Exercise task ▸
Transcribe the material in full, exactly as written.

Given records ▸
"""

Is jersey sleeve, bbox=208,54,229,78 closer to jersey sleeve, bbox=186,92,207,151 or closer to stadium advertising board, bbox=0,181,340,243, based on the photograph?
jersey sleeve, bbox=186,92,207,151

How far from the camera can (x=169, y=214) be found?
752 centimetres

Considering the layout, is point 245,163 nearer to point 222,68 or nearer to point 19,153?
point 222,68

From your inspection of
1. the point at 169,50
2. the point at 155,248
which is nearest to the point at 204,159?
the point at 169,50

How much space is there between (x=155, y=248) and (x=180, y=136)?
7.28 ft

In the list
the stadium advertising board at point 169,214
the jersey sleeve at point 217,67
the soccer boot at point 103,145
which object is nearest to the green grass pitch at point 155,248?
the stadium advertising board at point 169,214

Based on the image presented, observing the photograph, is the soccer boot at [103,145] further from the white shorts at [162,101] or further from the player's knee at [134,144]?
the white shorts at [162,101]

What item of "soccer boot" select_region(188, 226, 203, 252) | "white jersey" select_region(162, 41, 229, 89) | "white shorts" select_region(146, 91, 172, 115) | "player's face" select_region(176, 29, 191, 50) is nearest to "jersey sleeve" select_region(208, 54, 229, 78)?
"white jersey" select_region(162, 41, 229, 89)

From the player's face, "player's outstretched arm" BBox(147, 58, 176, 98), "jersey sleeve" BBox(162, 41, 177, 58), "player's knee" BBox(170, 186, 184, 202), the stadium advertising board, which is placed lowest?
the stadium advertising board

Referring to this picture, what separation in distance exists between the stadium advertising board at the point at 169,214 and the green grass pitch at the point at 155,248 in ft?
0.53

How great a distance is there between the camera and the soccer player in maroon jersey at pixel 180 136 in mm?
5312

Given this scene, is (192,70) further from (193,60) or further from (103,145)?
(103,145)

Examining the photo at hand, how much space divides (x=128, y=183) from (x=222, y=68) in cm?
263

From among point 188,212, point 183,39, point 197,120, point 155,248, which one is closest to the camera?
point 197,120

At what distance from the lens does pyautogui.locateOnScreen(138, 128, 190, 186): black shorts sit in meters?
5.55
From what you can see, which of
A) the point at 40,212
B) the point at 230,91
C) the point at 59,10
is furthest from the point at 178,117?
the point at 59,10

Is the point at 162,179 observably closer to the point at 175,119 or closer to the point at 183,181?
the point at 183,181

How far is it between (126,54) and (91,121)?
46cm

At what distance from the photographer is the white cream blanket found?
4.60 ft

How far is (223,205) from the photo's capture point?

"""

Problem solution ▸
Is jersey sleeve, bbox=208,54,229,78 closer to jersey sleeve, bbox=186,92,207,151 or closer to stadium advertising board, bbox=0,181,340,243, based on the photograph?
jersey sleeve, bbox=186,92,207,151

How far from the camera can (x=169, y=214) be found?
752 centimetres

Considering the layout, is point 245,163 nearer to point 222,68 or nearer to point 19,153?
point 222,68

From your inspection of
1. the point at 169,50
2. the point at 155,248
which is nearest to the point at 204,159?
the point at 169,50

How much space is there between (x=155, y=248) and (x=180, y=136)?
7.28 ft

In the list
the stadium advertising board at point 169,214
the jersey sleeve at point 217,67
the soccer boot at point 103,145
which object is nearest to the green grass pitch at point 155,248?
the stadium advertising board at point 169,214

Based on the image presented, observing the photograph, is the soccer boot at [103,145] further from the white shorts at [162,101] or further from the player's knee at [134,144]?
the white shorts at [162,101]

What item of "soccer boot" select_region(188, 226, 203, 252) | "white jersey" select_region(162, 41, 229, 89) | "white shorts" select_region(146, 91, 172, 115) | "player's face" select_region(176, 29, 191, 50) is nearest to "jersey sleeve" select_region(208, 54, 229, 78)?
"white jersey" select_region(162, 41, 229, 89)

From the player's face, "player's outstretched arm" BBox(147, 58, 176, 98), "jersey sleeve" BBox(162, 41, 177, 58), "player's knee" BBox(170, 186, 184, 202), the stadium advertising board, which is placed lowest?
the stadium advertising board

Referring to this picture, what separation in distance exists between the stadium advertising board at the point at 169,214 and the green grass pitch at the point at 155,248 in ft?
0.53

How great a distance is there between the camera and the soccer player in maroon jersey at pixel 180 136 in mm?
5312

Given this scene, is (192,70) further from (193,60) or further from (103,145)?
(103,145)

Examining the photo at hand, how much space divides (x=128, y=183) from (x=222, y=68) in cm?
263

From among point 188,212, point 183,39, point 197,120, point 155,248, which one is closest to the camera?
point 197,120

At what distance from the lens does pyautogui.locateOnScreen(138, 128, 190, 186): black shorts sit in meters?
5.55
From what you can see, which of
A) the point at 40,212
B) the point at 230,91
C) the point at 59,10
is furthest from the point at 178,117?
the point at 59,10

Is the point at 162,179 observably closer to the point at 175,119 or closer to the point at 183,181?
the point at 183,181

How far is it between (126,54) and (91,121)?
46cm

At what distance from the photographer is the white cream blanket found?
4.60 ft

How far is (223,205) from the photo's capture point?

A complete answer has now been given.